By Michael Saul, Partner at Cosmetic Surgery Solicitors
Advertisements for cosmetic treatments have been banned from targeting under-18s in the UK, following the latest change in the law back in May of this year.
Announced back in November 2021, the new law banning advertisements aimed at under-18s regarding cosmetic procedures has come in earlier this year.
The new rules apply to all media institutions and their content, covering procedures designed to change a person’s physical appearance. These include invasive surgery, such as breast augmentation or reduction, abdominoplasty and nose reshaping, and also covers teeth-whitening and other non-invasive cosmetic procedures.
By law, adverts of this nature will not be allowed to appear during television or radio shows commissioned for or likely to appeal to under-18s. In other media, such as social media platforms, these ads are banned from content targeted towards under-18s, or where under-18s make up over 25% of the audience.
The Committee of Advertising Practice (CAP) has suggested that the constant advertising of cosmetic procedures aimed at under-18s has created negative body image perceptions, and has impacted teenagers’ self-esteem, well-being and mental health.
In a survey which questioned people about their thoughts on surgery, 91% of respondents either ‘agreed’ or ‘strongly agreed’ that people are increasingly undergoing cosmetic treatments when they are too young. A further 87% of respondents either ‘agreed’ or ‘strongly agreed’ that 18 was too young to make an informed decision about getting cosmetic surgery.
We are currently in the midst of a body image crisis whereby our young people are bombarded with unrealistic body image standards that affect their opinions of themselves.
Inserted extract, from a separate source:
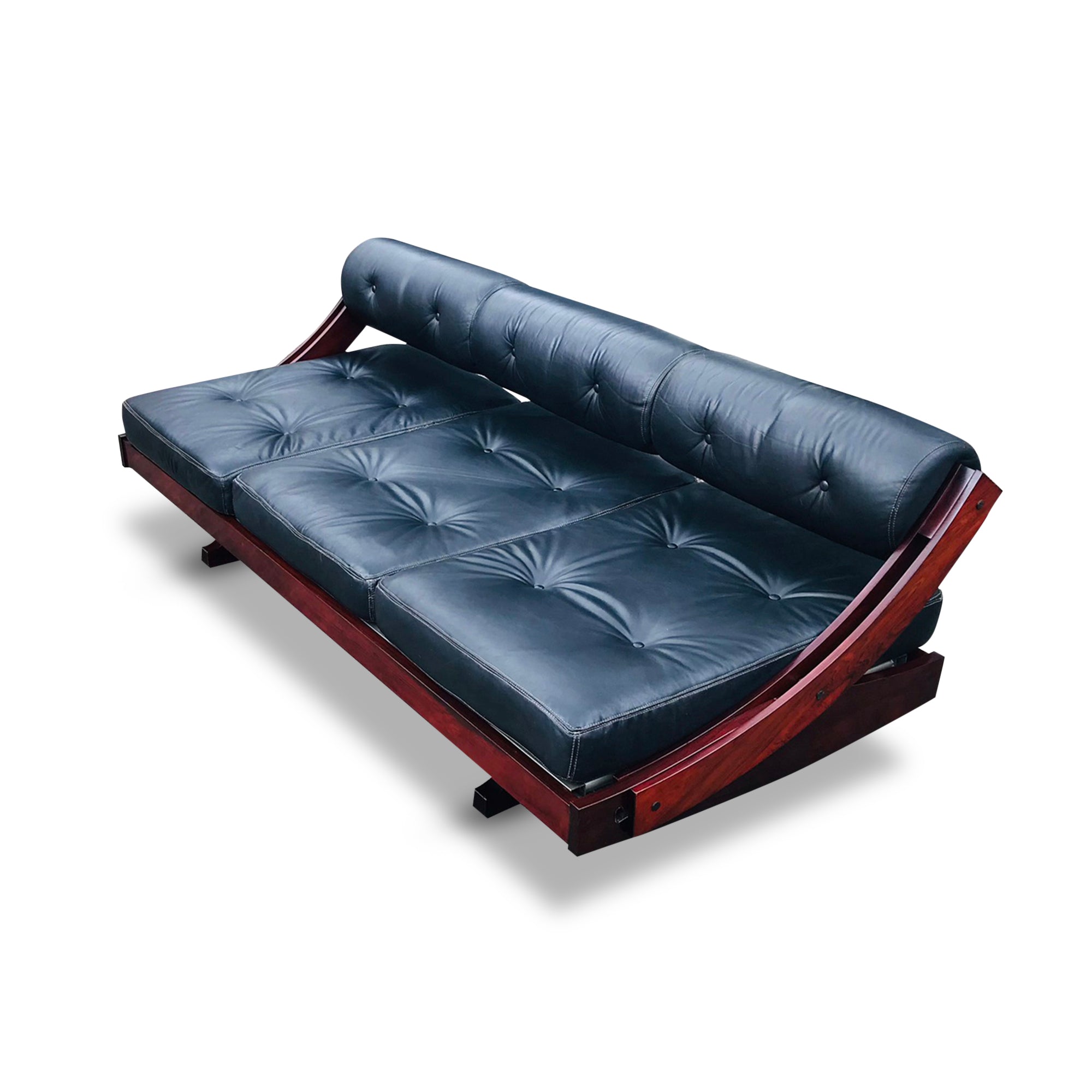 GS195_rosewood_daybed_Gianni_Songia_for_Sormani_1960s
Many teenagers are affected by body confidence issues, such as Body Dysmorphic Disorder (BDD), which can lead to other mental and physical health issues such as depression and anorexia.
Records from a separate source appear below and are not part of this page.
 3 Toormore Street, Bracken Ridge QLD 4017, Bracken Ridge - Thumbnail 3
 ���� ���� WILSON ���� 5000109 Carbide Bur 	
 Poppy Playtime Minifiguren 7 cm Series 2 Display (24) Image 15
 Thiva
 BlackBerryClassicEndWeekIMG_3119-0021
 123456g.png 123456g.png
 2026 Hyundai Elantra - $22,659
BDD sufferers who feel compelled to have cosmetic surgery do so because they have underlying mental and emotional issues that they believe can be resolved by changing their physical appearance. Cosmetic surgery is not the solution to these problems, and typically, those who are constantly critical of their appearance will not be happy with the final results since the outcomes they desire are generally not possible.
It only takes one cosmetic procedure for a young person to become increasingly critical of their appearance, increasing the risk of developing an addiction that can lead to seeking unnecessary treatments in the future. In particular, people suffering from mental health problems such as anxiety may find that they are particularly vulnerable to the impact of pressures about their appearance.
Cosmetic Surgery Solicitors has been campaigning for this change in the law for some time now, and are delighted to see it come into effect. Young people should be able to consume media and not feel bombarded with constant messaging to alter their appearance.
While the law change is a much-needed step in the right direction, it still does not go far enough to protect young people – predominantly from Generation Z or younger – from the harmful emotional effects that seeking cosmetic procedures at a young age can cause.
This is why we are urging the government to go even further by banning all cosmetic treatments – including surgery and non-invasive procedures – for individuals under the age of 21, unless there is a medical need.